** Opening Excerpt block **

Autism meltdown and family life

Anonymous
I have two teens with high functioning autism. Every time we try to do a family activity together — go out to dinner, to the pool, a show — invariably one or the other will get triggered by something (a change in schedule, not having the right item of clothing, whatever) and melt down. Yelling, screaming, retreating to their room. Then the event is ruined because we are too late, it has to be cancelled, etc. It’s just f’ing exhausting.
So the easiest thing to do is never try to do anything, because their immediate reaction to anything slightly new or outside of their comfort zone is “no!” I confess that I get annoyed by this, because I would like to occasionally go do things and, what’s more, I know that when we do manage to overcome their initial resistance they usually have fun together. But more and more often lately we are just getting bogged down in freak outs. If it’s not one of them getting upset about some tiny thing, it’s the other.
It’s hard for me to know how much they truly are not able to adapt versus their just being unwilling to. I never know how much to push it. I don’t remember why it wasn’t like this when they were younger. Maybe they had meltdowns (of course they did) and it felt more age-appropriate, or maybe they were just more willing to follow adults’ lead than teens are. It just feels like we never have fun together as a family and that makes me sad.
Anonymous
This is exactly our life right now. Identical. Have nothing to offer except to share you are not alone in your journey.
Anonymous
Can the child that freaks out stay home with one parent and the other parent takes the child who is willing?
Anonymous
It doesn't sound like they're very high functioning if little things (to us) set them off to the point of ruining the outing. Maybe they need more intensive therapy than they're currently getting?
Anonymous
Ditch the screens.
Anonymous
Anonymous wrote:It doesn't sound like they're very high functioning if little things (to us) set them off to the point of ruining the outing. Maybe they need more intensive therapy than they're currently getting?


Careful, your ignorance is showing.
Anonymous
Anonymous wrote:Can the child that freaks out stay home with one parent and the other parent takes the child who is willing?


+1. Unfortunately, many of us do divide-and-conquer. Sometimes you just want to go out as a family.
Anonymous
We also divide and conquer a lot. One on one outings are always more successful and easier to get ahead of a meltdown.
Anonymous
Is it possible that they are struggling with anxiety? Maybe that is affecting things like outings? I know anxiety is common in our kids, especially as teens.
Anonymous
Anonymous wrote:
Anonymous wrote:Can the child that freaks out stay home with one parent and the other parent takes the child who is willing?


+1. Unfortunately, many of us do divide-and-conquer. Sometimes you just want to go out as a family.


If both teens, why not leave one at home with a “no screens allowed” rule? Why does the other parent have to have their night ruined too?

** Closing Excerpt block **
** Opening Extracted records block **

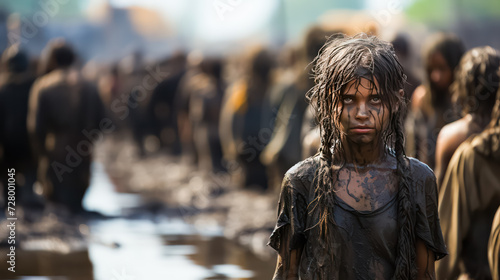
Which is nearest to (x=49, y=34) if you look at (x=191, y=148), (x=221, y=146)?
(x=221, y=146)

** Closing Extracted records block **
** Opening Extracted records block **

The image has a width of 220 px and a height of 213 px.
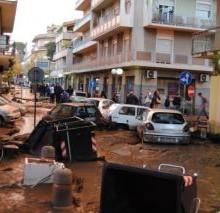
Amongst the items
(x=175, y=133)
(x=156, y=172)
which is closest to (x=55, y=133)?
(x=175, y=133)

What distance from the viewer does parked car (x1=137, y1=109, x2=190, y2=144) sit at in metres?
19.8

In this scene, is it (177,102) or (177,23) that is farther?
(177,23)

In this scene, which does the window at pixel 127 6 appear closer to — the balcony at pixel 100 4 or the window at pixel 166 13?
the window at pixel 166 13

** Closing Extracted records block **
** Opening Extracted records block **

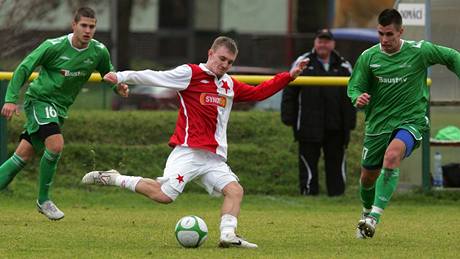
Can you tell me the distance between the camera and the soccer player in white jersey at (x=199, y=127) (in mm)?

** Closing Extracted records block **

▶ What is required: Can you return, word for word, the passage of the thread on autism meltdowns and family life that begins at the words "It’s hard for" and stops after "makes me sad."?

▶ Result of the task:
It’s hard for me to know how much they truly are not able to adapt versus their just being unwilling to. I never know how much to push it. I don’t remember why it wasn’t like this when they were younger. Maybe they had meltdowns (of course they did) and it felt more age-appropriate, or maybe they were just more willing to follow adults’ lead than teens are. It just feels like we never have fun together as a family and that makes me sad.